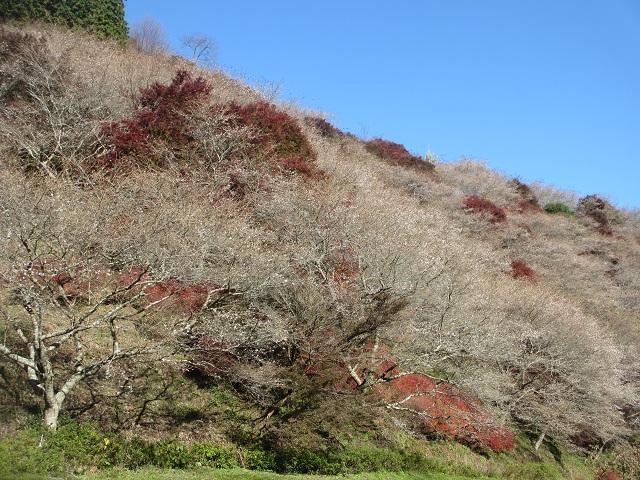 小原の四季桜�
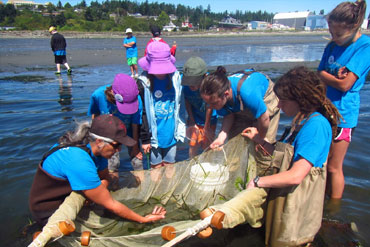 Working with sea creatures and marine life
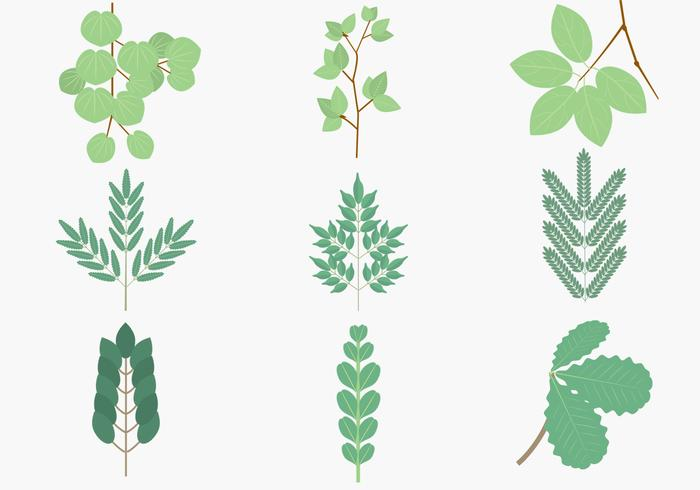 Green Leaves Branches Vector Pack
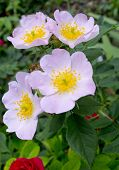 Briar Rose flower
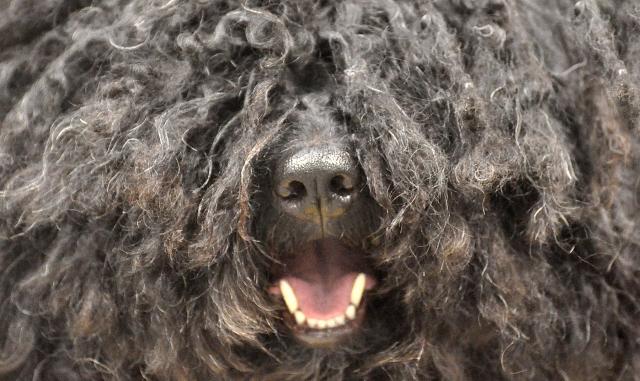 20 fotografías de cachorros peludos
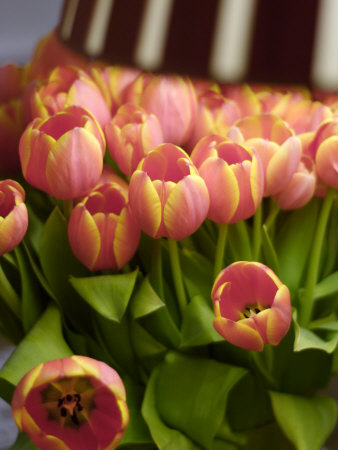 how to say pink in Dutch - roze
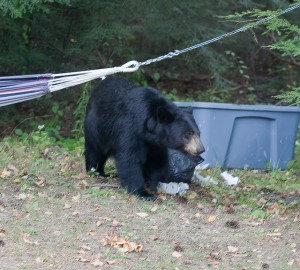 Black Bear Garbage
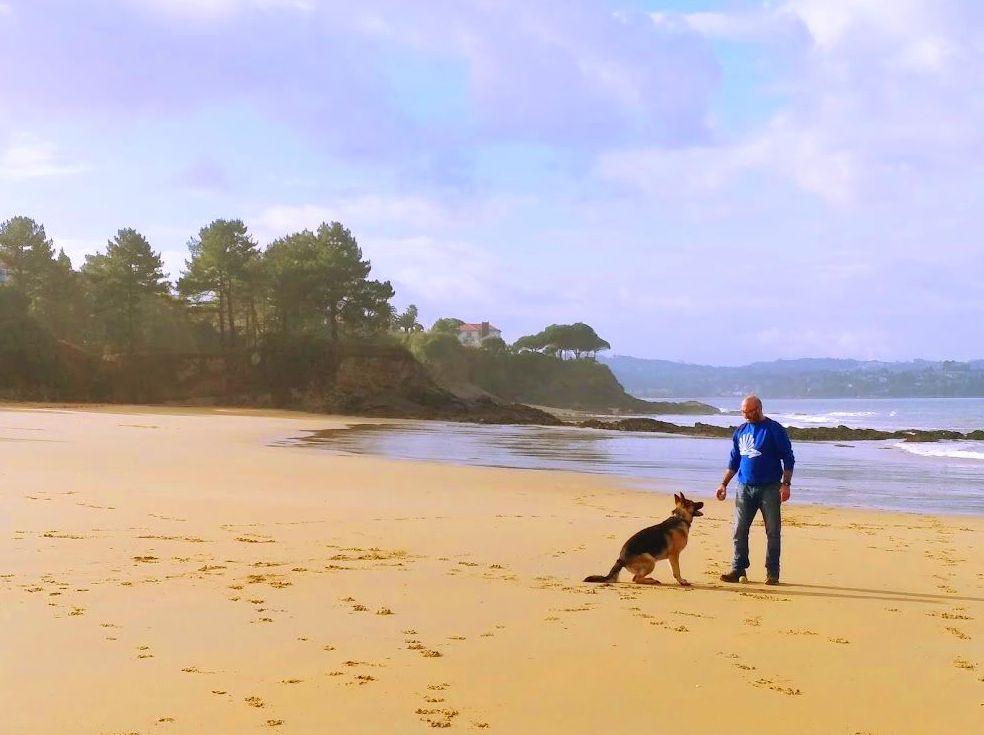 Adiestramiento Canino: Servicios de CaminoCan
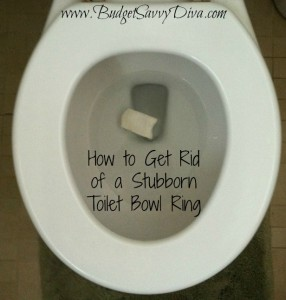 How To Get Rid Of A Stubborn Toilet Bowl Ring Budget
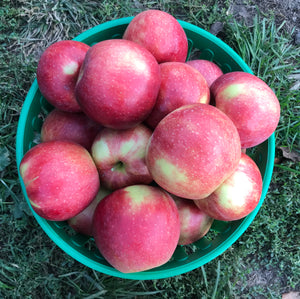 "Apple- Jonagold - ""Large and juicy apple"" ON SALE - stored in our CA storage"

★ ★ ★ ★ ★ ★ ★

Requirement
Pictures aside, retype all of the entries word for word.

Response below
 小原の四季桜�
 Working with sea creatures and marine life
 Green Leaves Branches Vector Pack
 Briar Rose flower
 20 fotografías de cachorros peludos
 how to say pink in Dutch - roze
 Black Bear Garbage
 Adiestramiento Canino: Servicios de CaminoCan
 How To Get Rid Of A Stubborn Toilet Bowl Ring Budget
 "Apple- Jonagold - ""Large and juicy apple"" ON SALE - stored in our CA storage"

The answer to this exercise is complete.